I tried, but was unable to come up with a minimal reproduction case. Our code and test suite are publically available and I'll list the steps you can follow to reproduce the issue with some additional setup.
- Clone the newrelic rpm github repo from: https://github.com/newrelic/rpm
- git checkout 18.104.22.1688
- bundle install
- run the test suite a single time (you probably won't see a segfault): bundle exec rake test:multiverse[rails,env=6]
- run the test suite in a bash for loop for 100 iterations: for i in `seq 1 100`; do bundle exec rake test:multiverse[rails,env=6]; done
id_table.c: extend, don't shrink
- id_table.c (hash_table_extend): should not shrink the table than the previous capacity. [ruby-core:76534] [Bug #12614]
git-svn-id: svn+ssh://ci.ruby-lang.org/ruby/trunk@55896 b2dd03c8-39d4-4d8f-98ff-823fe69b080e
merge revision(s) 55896: [Backport #12614]
* id_table.c (hash_table_extend): should not shrink the table than the previous capacity. [ruby-core:76534] [Bug #12614]
git-svn-id: svn+ssh://ci.ruby-lang.org/ruby/branches/ruby_2_3@56019 b2dd03c8-39d4-4d8f-98ff-823fe69b080e
Updated by wanabe (_ wanabe) over 3 years ago
- File segv_without_newrelic.rb segv_without_newrelic.rb added
- File small_test_newrelic_rpm.patch small_test_newrelic_rpm.patch added
Reproduced with trunk
ruby 2.4.0dev (2016-08-14 trunk 55893) [x86_64-linux].

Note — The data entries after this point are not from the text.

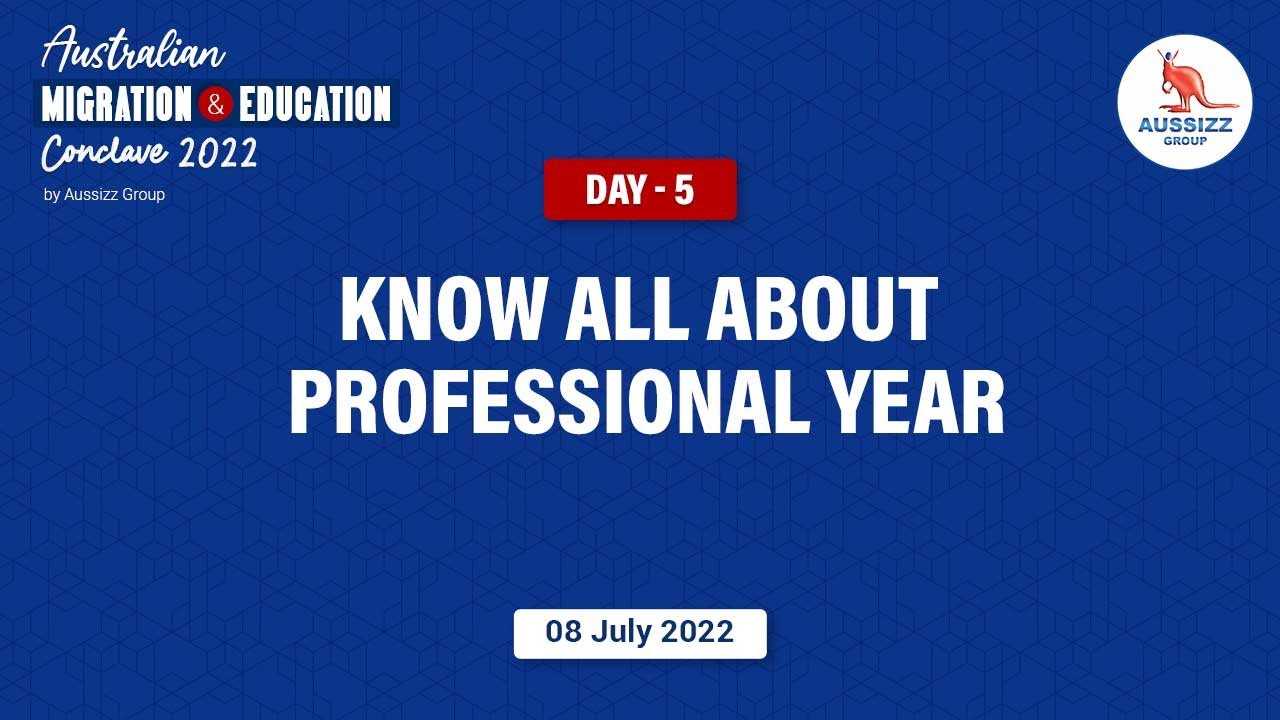 Australian
MIGRATION & EDUCATION
Conclave 2022
by Aussizz Group

AUSSIZZ
GROUP

DAY - 5

KNOW ALL ABOUT PROFESSIONAL YEAR

08 July 2022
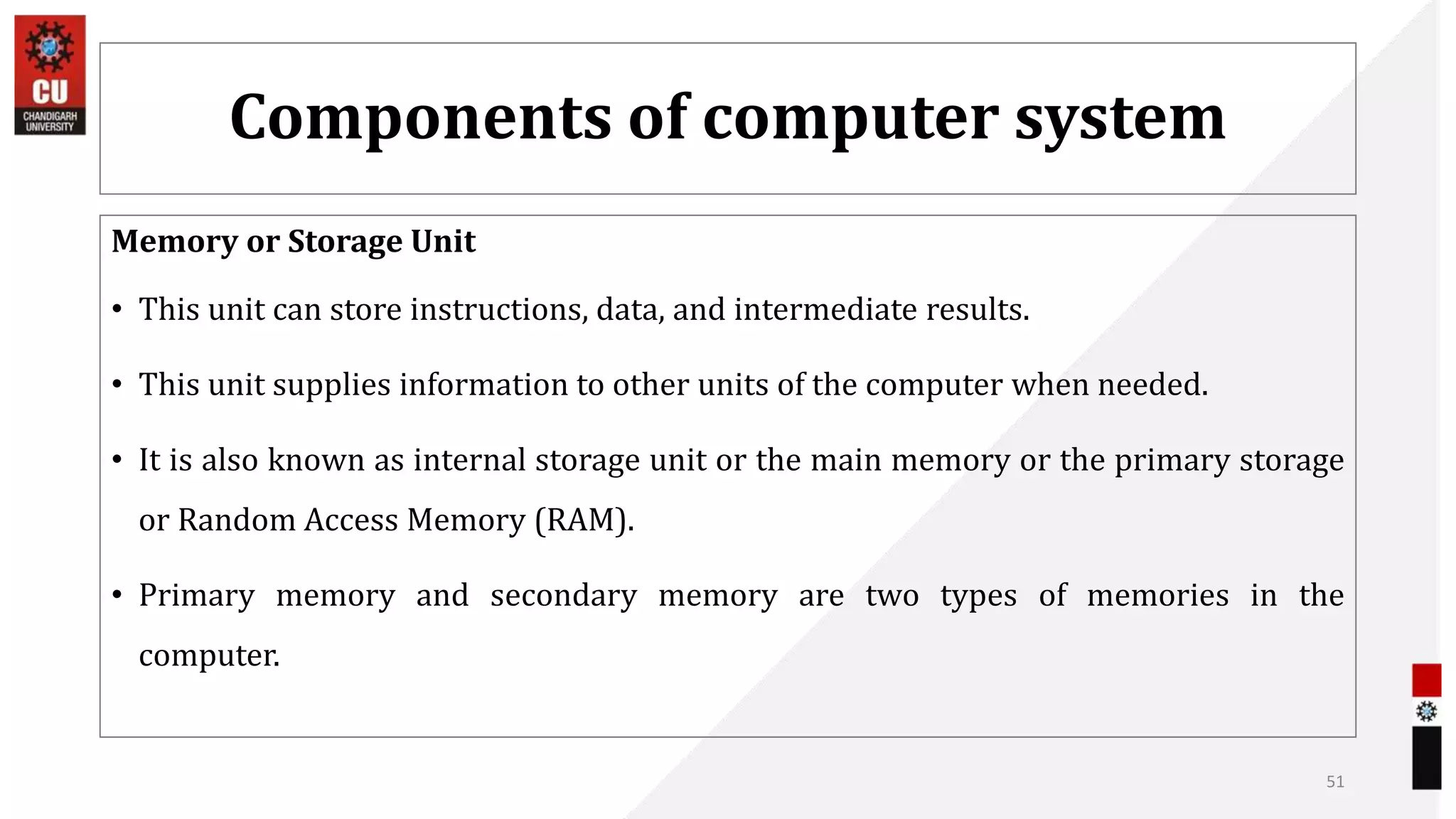 CU
CHANDIGARH UNIVERSITY

Components of computer system

Memory or Storage Unit

• This unit can store instructions, data, and intermediate results.

• This unit supplies information to other units of the computer when needed.

• It is also known as internal storage unit or the main memory or the primary storage or Random Access Memory (RAM).

• Primary memory and secondary memory are two types of memories in the computer.

51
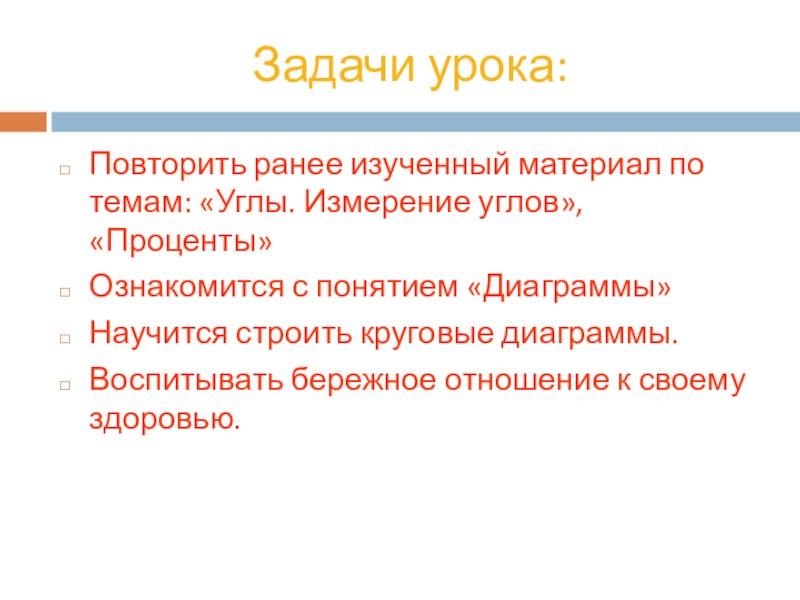 Задачи урока:

Повторить ранее изученный материал по темам: «Углы. Измерение углов», «Проценты»

Ознакомится с понятием «Диаграммы»

Научится строить круговые диаграммы.

Воспитывать бережное отношение к своему здоровью.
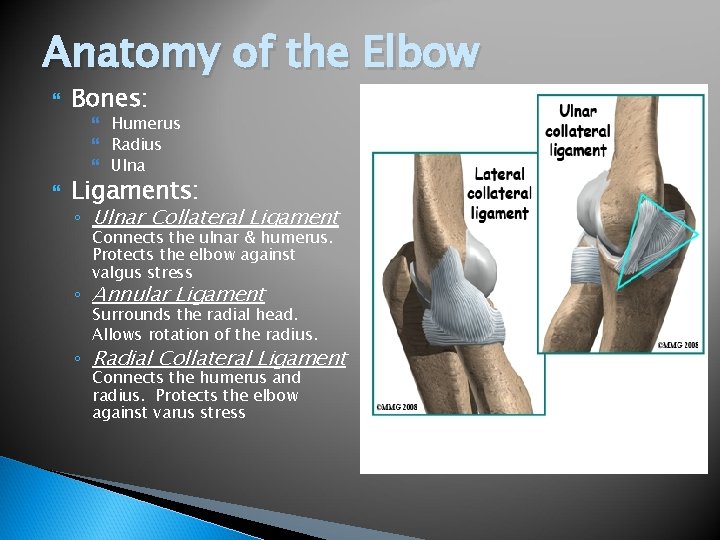 Anatomy of the Elbow

Bones:

Humerus

Radius

Ulna

Ligaments:

Ulnar Collateral Ligament
Connects the ulnar & humerus. Protects the elbow against valgus stress

Annular Ligament
Surrounds the radial head. Allows rotation of the radius.

Radial Collateral Ligament
Connects the humerus and radius. Protects the elbow against varus stress

Lateral collateral ligament

©MMG 2008

Ulnar collateral ligament

©MMG 2008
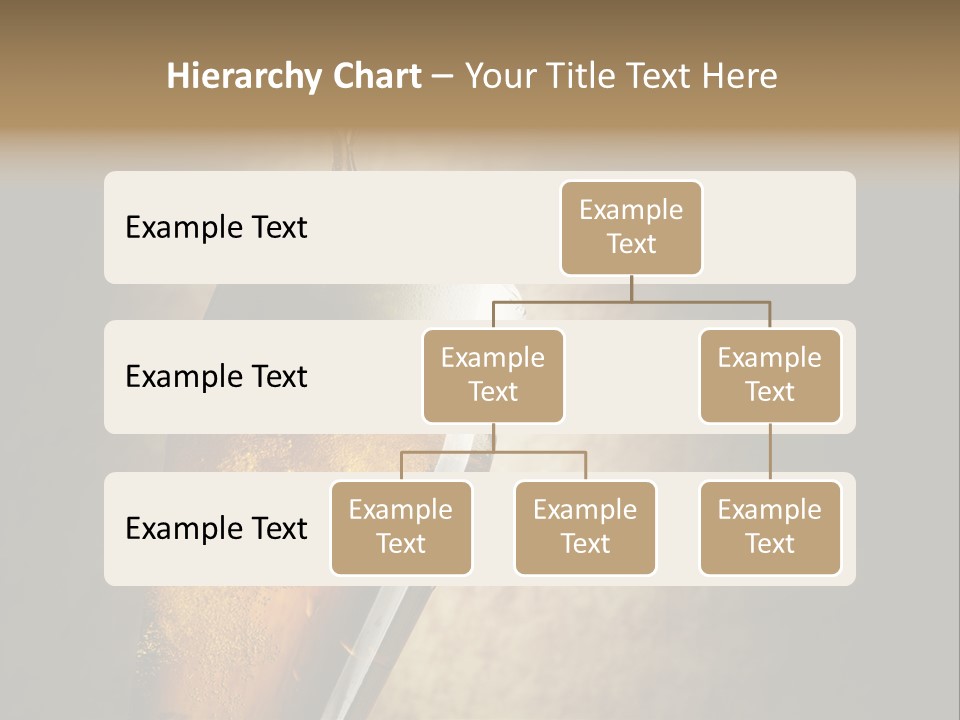 Hierarchy Chart – Your Title Text Here

Example Text

Example Text

Example Text

Example Text

Example Text

Example Text

Example Text

Example Text

Example Text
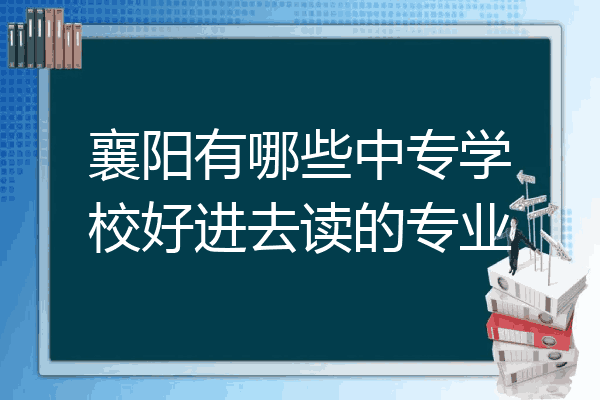 襄阳有哪些中专学校好进去读的专业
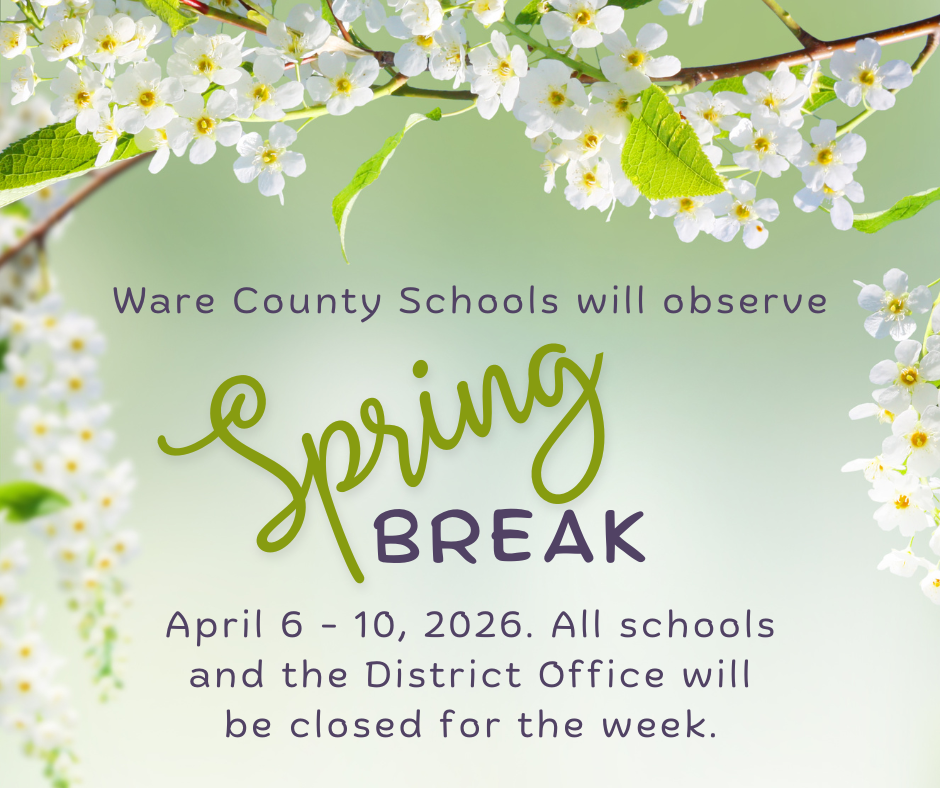 Ware County Schools will observe

Spring
BREAK

April 6 - 10, 2026. All schools and the District Office will be closed for the week.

I guess it is related to method table and its extending logic.
hash_table_extend(tbl) can make
LIST_P(tbl->capa) == TRUE when there are many collision and deleted items.
In the case,
tbl->used is large but
tbl->num is not.
I attach 2 files.
- A patch to newrelic_rpm to shrink test code
- Test code without newrelic
- I'm sorry that I don't know what magic numbers mean.